DIRECTIONS: Count the lines in the entries below that contain the string "your" and report only that number.

[START INFORMATION PROVIDED]

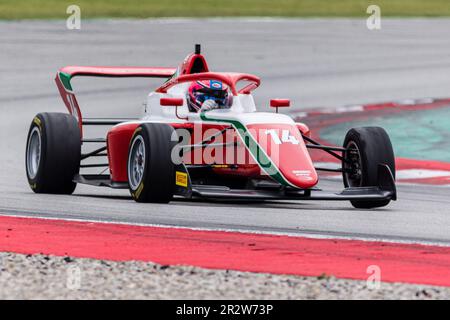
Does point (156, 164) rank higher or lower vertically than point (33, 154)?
higher

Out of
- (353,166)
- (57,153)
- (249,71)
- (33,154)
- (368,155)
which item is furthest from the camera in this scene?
(249,71)

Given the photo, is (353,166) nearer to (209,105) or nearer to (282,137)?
(282,137)

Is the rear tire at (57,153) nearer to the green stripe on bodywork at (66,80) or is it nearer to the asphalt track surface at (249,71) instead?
the asphalt track surface at (249,71)

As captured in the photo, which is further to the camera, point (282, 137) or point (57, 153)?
point (57, 153)

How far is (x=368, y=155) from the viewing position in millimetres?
11688

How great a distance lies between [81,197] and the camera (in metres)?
12.4

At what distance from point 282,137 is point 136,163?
4.56ft

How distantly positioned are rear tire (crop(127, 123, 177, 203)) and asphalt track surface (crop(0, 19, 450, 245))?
0.13 metres

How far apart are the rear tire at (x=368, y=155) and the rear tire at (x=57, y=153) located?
8.44ft

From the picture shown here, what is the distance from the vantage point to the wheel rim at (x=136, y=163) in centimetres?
1156

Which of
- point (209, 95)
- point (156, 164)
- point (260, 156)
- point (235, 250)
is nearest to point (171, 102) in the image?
point (209, 95)
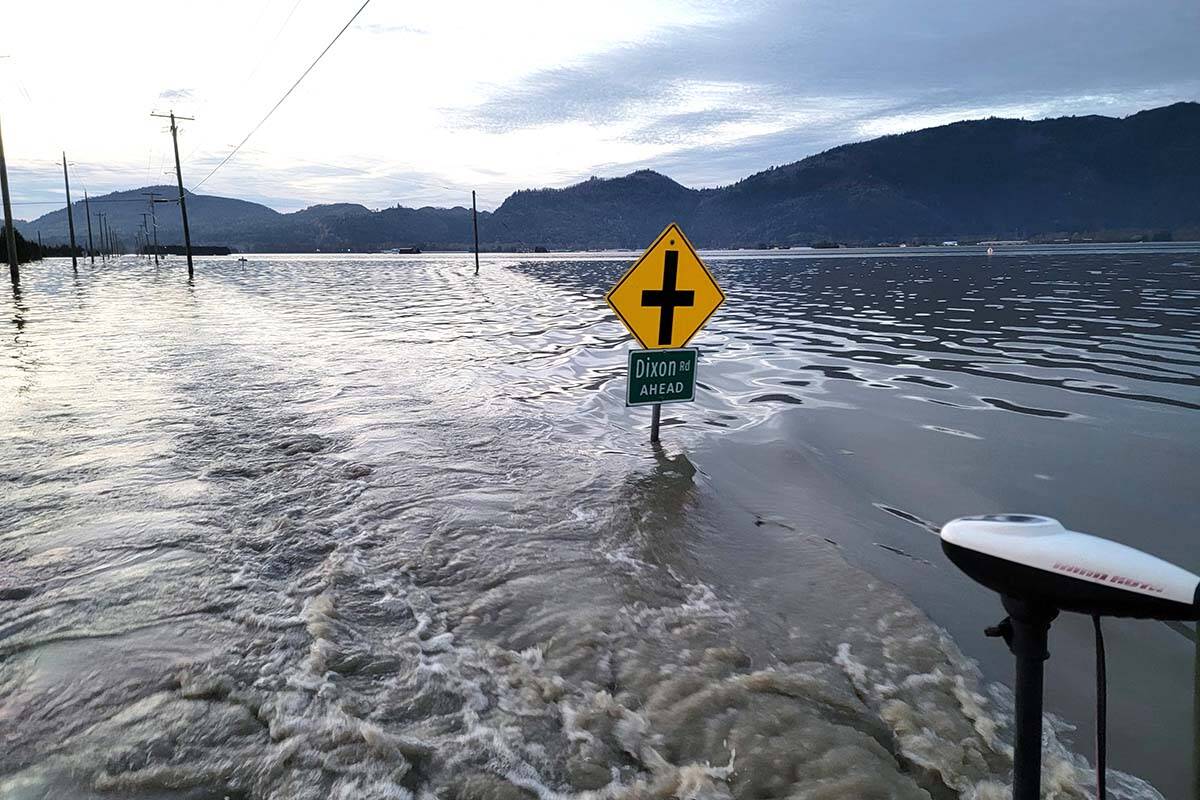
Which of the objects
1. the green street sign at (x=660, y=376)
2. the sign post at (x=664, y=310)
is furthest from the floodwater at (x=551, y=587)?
the sign post at (x=664, y=310)

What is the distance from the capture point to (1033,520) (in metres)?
1.31

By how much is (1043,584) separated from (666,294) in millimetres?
5295

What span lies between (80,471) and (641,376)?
4.84 m

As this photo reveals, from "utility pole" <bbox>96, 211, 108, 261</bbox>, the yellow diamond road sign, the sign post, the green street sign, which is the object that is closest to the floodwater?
the green street sign

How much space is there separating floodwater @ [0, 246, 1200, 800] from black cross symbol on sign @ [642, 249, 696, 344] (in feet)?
4.22

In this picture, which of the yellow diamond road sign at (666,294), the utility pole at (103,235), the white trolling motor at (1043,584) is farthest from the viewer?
the utility pole at (103,235)

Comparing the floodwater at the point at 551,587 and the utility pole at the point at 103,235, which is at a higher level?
the utility pole at the point at 103,235

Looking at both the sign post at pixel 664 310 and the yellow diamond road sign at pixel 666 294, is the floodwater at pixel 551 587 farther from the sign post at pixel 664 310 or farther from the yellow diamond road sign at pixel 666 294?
the yellow diamond road sign at pixel 666 294

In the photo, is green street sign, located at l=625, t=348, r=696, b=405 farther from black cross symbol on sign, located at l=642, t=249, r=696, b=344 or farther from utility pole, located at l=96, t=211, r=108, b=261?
utility pole, located at l=96, t=211, r=108, b=261

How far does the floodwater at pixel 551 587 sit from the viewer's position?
2510 mm

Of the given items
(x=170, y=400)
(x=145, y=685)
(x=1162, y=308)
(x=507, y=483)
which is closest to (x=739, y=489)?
(x=507, y=483)

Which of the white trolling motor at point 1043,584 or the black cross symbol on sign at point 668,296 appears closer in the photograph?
the white trolling motor at point 1043,584

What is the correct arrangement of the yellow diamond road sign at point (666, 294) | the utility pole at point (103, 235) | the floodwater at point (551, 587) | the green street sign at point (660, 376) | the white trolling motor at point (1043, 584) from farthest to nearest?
the utility pole at point (103, 235) < the green street sign at point (660, 376) < the yellow diamond road sign at point (666, 294) < the floodwater at point (551, 587) < the white trolling motor at point (1043, 584)

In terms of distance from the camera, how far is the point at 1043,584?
4.11 ft
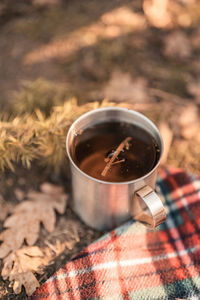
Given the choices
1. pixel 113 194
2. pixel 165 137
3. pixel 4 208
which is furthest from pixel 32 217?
pixel 165 137

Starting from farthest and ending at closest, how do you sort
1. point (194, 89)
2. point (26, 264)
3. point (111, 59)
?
point (111, 59) < point (194, 89) < point (26, 264)

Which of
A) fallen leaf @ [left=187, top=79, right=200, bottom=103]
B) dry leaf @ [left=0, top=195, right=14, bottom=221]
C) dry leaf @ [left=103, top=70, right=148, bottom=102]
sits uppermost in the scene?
dry leaf @ [left=103, top=70, right=148, bottom=102]

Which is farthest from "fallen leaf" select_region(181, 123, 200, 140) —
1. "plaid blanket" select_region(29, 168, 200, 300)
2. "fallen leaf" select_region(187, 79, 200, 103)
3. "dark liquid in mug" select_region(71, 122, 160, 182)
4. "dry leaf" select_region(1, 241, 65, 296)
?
"dry leaf" select_region(1, 241, 65, 296)

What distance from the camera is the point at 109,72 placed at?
1646 millimetres

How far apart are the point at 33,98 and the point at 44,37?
2.03ft

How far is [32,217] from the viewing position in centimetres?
113

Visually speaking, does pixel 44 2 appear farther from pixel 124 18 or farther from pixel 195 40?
pixel 195 40

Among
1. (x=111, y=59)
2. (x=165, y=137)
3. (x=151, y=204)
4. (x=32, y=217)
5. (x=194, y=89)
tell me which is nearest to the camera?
(x=151, y=204)

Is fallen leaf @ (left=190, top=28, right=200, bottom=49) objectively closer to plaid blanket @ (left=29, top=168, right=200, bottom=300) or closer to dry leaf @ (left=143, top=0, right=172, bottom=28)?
dry leaf @ (left=143, top=0, right=172, bottom=28)

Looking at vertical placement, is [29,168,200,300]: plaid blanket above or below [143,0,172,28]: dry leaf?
below

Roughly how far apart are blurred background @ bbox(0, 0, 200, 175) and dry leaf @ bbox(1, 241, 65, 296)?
547mm

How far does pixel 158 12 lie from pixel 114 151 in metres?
0.85

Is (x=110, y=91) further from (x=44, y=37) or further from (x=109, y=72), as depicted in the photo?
(x=44, y=37)

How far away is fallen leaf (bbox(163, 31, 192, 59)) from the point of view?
1.72m
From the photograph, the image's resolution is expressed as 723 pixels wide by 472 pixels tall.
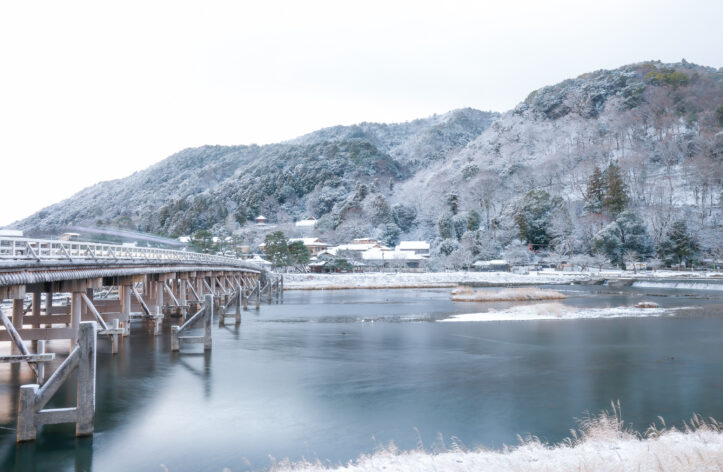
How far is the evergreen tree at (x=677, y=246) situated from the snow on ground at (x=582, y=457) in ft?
247

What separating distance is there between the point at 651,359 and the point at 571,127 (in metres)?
137

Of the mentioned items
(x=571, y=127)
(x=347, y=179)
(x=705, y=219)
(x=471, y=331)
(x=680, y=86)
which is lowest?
(x=471, y=331)

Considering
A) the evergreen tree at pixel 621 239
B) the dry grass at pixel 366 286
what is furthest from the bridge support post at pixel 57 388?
the evergreen tree at pixel 621 239

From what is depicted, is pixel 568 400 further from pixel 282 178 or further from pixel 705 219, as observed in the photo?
pixel 282 178

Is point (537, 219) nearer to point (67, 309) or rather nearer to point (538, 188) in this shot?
point (538, 188)

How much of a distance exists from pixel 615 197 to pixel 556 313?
64.9 meters

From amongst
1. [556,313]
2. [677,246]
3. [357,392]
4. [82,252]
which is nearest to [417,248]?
[677,246]

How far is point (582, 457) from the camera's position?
28.1 feet

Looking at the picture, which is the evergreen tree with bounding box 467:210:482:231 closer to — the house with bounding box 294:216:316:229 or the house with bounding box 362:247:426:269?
the house with bounding box 362:247:426:269

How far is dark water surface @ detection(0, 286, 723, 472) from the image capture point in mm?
10391

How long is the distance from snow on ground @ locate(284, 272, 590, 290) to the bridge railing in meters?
27.2

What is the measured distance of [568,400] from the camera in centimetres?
1359

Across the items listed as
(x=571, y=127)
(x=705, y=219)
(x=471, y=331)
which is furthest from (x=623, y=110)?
(x=471, y=331)

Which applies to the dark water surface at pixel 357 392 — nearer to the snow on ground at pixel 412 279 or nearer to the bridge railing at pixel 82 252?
the bridge railing at pixel 82 252
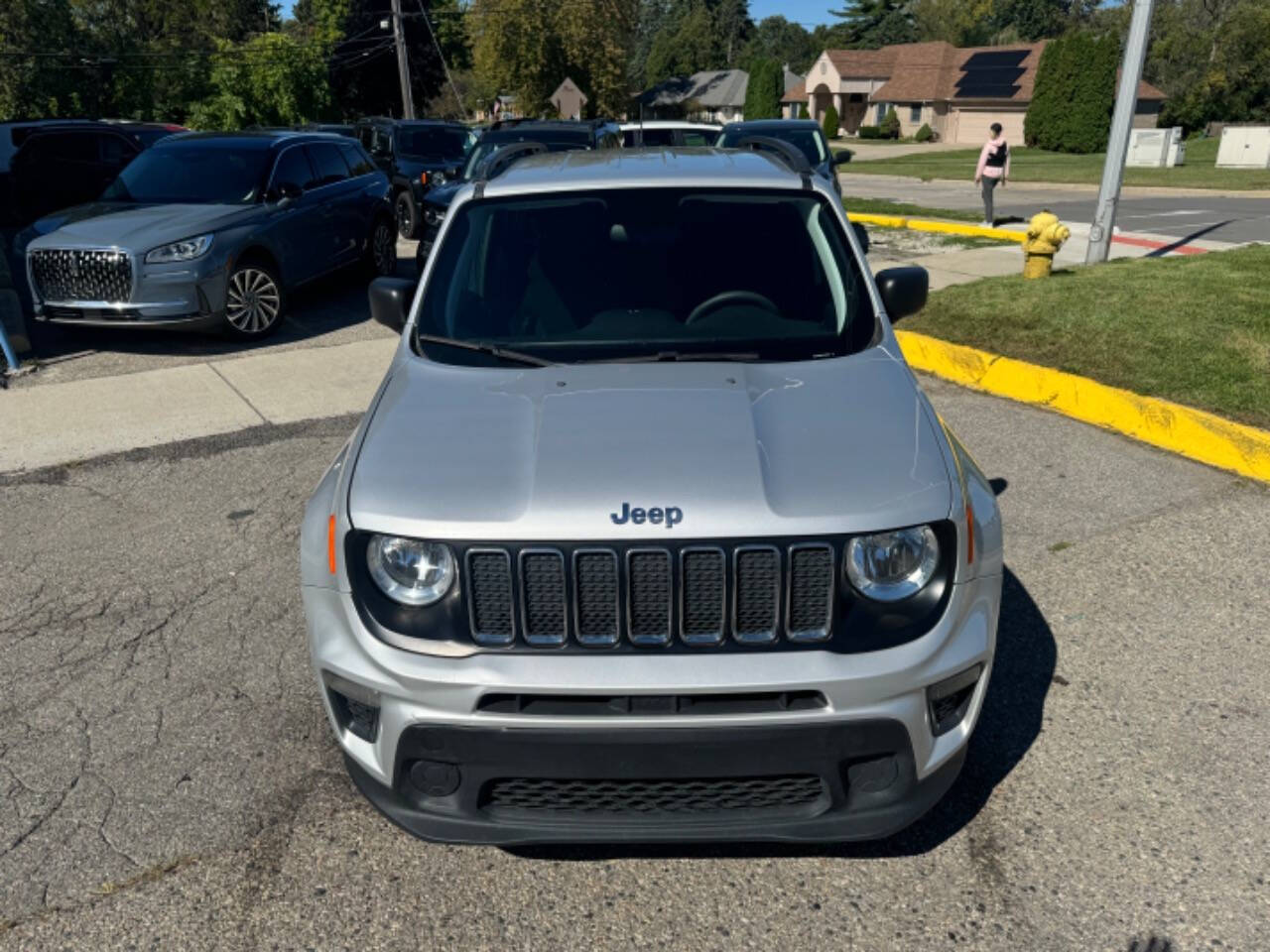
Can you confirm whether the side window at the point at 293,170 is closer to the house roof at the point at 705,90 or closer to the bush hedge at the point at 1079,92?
the bush hedge at the point at 1079,92

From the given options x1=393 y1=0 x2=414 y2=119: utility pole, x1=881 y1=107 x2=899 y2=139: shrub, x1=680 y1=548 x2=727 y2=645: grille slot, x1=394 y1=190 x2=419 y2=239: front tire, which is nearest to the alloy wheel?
x1=394 y1=190 x2=419 y2=239: front tire

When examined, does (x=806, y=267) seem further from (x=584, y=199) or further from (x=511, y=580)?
(x=511, y=580)

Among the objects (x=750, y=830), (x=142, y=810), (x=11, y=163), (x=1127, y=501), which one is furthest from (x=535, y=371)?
(x=11, y=163)

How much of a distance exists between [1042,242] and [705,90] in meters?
80.7

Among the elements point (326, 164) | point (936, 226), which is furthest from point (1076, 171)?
point (326, 164)

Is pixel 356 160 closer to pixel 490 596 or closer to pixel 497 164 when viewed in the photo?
pixel 497 164

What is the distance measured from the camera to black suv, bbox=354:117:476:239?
51.1 feet

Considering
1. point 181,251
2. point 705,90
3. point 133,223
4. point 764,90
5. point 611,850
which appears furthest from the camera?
point 705,90

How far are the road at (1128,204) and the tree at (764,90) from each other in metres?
37.5

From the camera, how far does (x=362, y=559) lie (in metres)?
2.55

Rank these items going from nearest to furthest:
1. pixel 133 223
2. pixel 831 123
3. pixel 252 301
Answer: pixel 133 223 < pixel 252 301 < pixel 831 123

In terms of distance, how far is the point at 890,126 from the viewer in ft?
213

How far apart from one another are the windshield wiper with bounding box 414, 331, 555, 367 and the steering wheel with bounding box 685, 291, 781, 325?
0.63 metres

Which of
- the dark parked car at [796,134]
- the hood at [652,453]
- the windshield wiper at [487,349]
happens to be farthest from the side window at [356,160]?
the hood at [652,453]
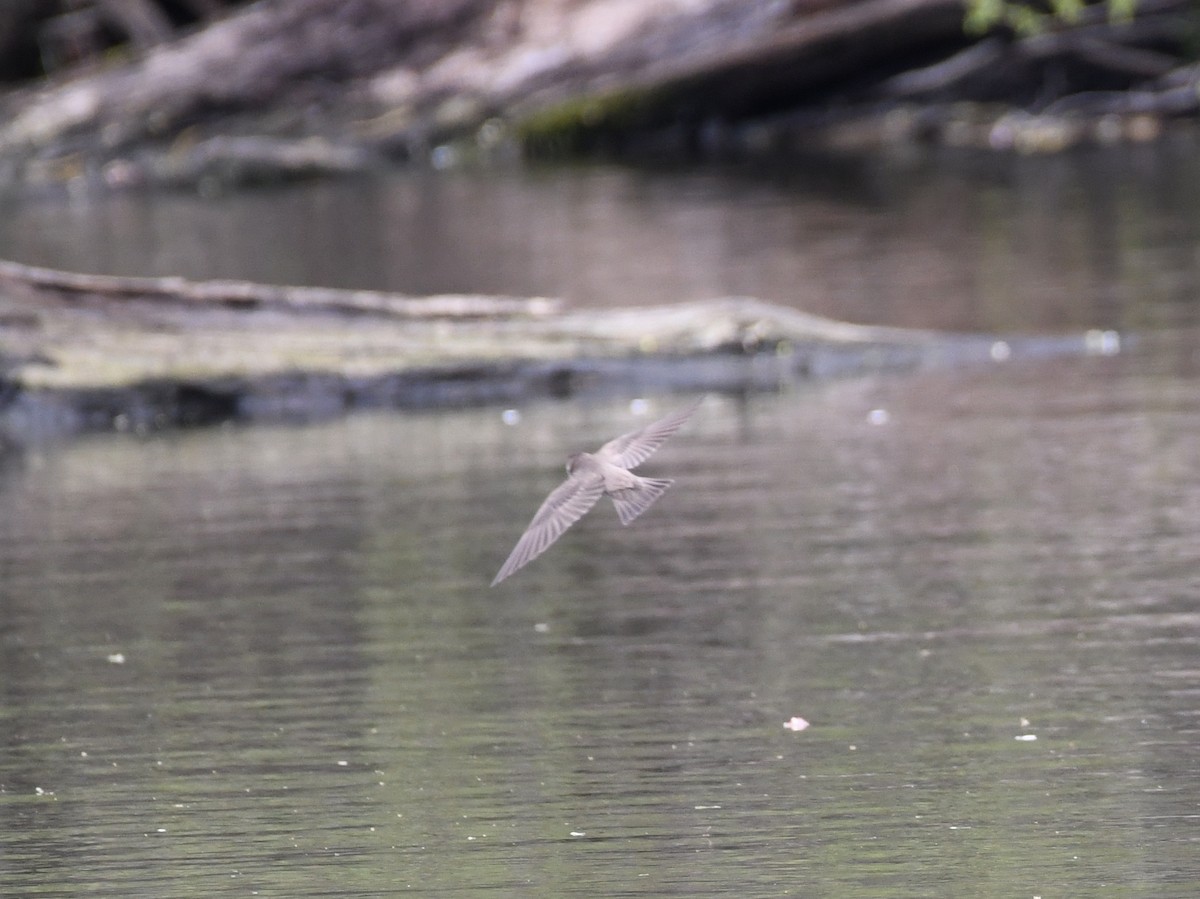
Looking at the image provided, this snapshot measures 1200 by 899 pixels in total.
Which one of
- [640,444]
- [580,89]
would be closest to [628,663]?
[640,444]

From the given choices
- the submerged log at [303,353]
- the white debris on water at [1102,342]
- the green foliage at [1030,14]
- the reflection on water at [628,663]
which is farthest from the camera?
the green foliage at [1030,14]

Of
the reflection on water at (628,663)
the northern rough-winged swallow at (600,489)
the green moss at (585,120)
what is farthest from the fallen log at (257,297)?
the green moss at (585,120)

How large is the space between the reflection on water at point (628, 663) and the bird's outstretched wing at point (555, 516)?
0.66 metres

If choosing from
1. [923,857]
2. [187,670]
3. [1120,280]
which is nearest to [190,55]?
[1120,280]

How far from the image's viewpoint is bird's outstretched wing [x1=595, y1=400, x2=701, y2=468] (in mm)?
5395

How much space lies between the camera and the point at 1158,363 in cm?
1106

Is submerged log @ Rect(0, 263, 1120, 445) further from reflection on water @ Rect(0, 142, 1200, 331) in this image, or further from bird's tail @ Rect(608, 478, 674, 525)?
bird's tail @ Rect(608, 478, 674, 525)

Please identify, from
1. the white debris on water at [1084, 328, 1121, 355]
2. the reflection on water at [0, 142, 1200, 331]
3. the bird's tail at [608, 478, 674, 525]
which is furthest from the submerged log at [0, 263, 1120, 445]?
the bird's tail at [608, 478, 674, 525]

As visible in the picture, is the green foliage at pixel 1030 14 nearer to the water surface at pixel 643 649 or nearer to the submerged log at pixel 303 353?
the water surface at pixel 643 649

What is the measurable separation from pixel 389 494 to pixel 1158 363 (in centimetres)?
429

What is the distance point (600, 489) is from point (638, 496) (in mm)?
180

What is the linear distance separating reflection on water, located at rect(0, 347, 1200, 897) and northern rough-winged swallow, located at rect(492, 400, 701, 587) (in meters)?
0.69

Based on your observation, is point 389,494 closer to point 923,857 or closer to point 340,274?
point 923,857

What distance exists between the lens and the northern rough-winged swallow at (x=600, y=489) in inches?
201
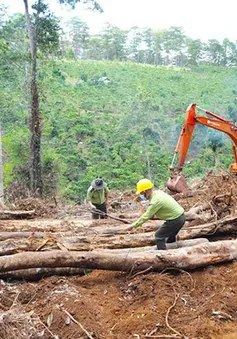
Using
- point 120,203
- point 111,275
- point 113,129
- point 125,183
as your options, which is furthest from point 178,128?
point 111,275

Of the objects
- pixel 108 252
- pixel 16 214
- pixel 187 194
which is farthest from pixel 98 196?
pixel 108 252

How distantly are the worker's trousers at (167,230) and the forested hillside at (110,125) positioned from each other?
465 inches

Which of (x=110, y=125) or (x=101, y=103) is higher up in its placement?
(x=101, y=103)

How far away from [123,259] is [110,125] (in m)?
33.0

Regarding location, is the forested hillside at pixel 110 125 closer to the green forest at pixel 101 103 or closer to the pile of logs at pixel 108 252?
the green forest at pixel 101 103

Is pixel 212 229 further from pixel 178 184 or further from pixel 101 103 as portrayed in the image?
pixel 101 103

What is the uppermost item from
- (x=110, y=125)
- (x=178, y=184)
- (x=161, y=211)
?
(x=161, y=211)

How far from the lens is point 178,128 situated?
37.1 meters

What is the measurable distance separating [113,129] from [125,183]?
10.4 m

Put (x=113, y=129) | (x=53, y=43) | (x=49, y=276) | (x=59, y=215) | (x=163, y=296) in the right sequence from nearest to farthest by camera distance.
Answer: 1. (x=163, y=296)
2. (x=49, y=276)
3. (x=59, y=215)
4. (x=53, y=43)
5. (x=113, y=129)

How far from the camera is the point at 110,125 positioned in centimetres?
3806

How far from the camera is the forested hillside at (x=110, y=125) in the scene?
2275 centimetres

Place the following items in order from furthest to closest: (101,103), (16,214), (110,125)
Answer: (101,103), (110,125), (16,214)

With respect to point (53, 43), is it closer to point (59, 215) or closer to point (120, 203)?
point (120, 203)
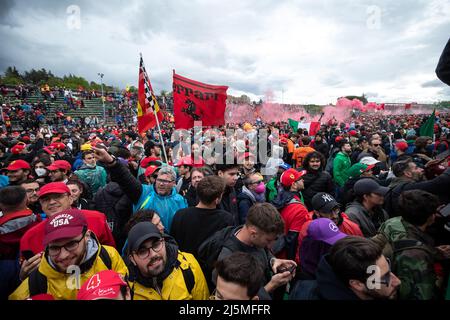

[END INFORMATION PROVIDED]

EXERCISE RESPONSE: 2